=== Data ===
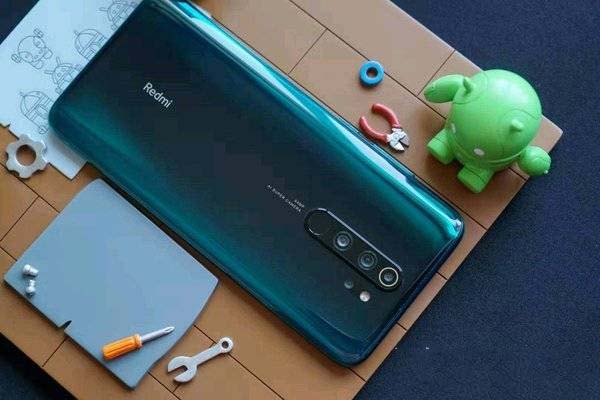 tnote9ͼtnote8proĂֵ-^e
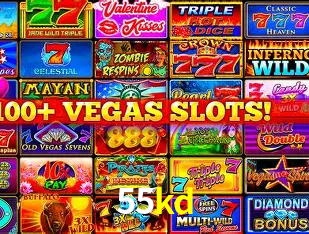 A Revolução dos Jogos Mobile: Diversão na Palma da Mão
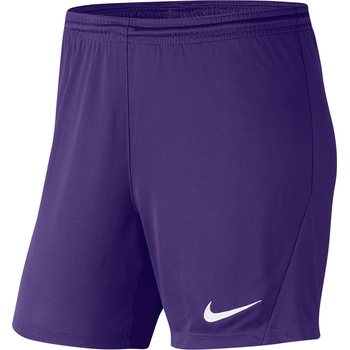 Nike Шорти Nike W NK DRY PARK III SHORT NB K bv6860-547 Размер XL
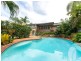 2/17 Myrtle Court, Palm Beach QLD 4221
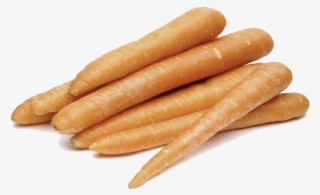 Carrot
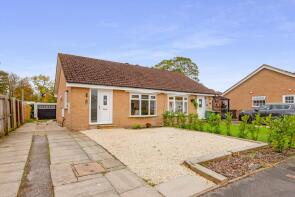 12, Osprey Close, Catterick Garrison DL9 3RA
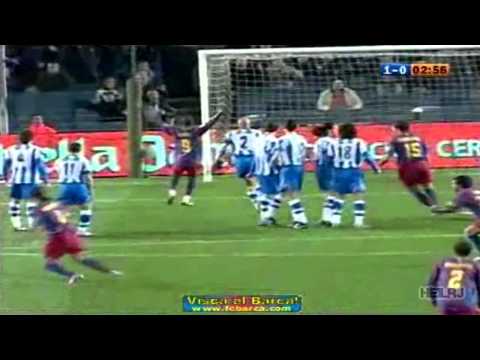Обзор матча Германия 4 - 1 Казахстан 26.03.2013 Голы HDиз YouTube · Длительность: 4 мин42 с Обзор матча Германия 4 - 1 Казахстан 26.03.2013 Голы HDиз YouTube · Длительность: 4 мин42 с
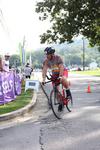 2023-jul-8-tmrmountainlakestriathlon-2-0900-0910-IMG_2191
===
> _Task to carry out_
Without changing a word, transcribe all of the data and omit its images.

> _Exercise answer_
 tnote9ͼtnote8proĂֵ-^e
 A Revolução dos Jogos Mobile: Diversão na Palma da Mão
 Nike Шорти Nike W NK DRY PARK III SHORT NB K bv6860-547 Размер XL
 2/17 Myrtle Court, Palm Beach QLD 4221
 Carrot
 12, Osprey Close, Catterick Garrison DL9 3RA
Обзор матча Германия 4 - 1 Казахстан 26.03.2013 Голы HDиз YouTube · Длительность: 4 мин42 с Обзор матча Германия 4 - 1 Казахстан 26.03.2013 Голы HDиз YouTube · Длительность: 4 мин42 с
 2023-jul-8-tmrmountainlakestriathlon-2-0900-0910-IMG_2191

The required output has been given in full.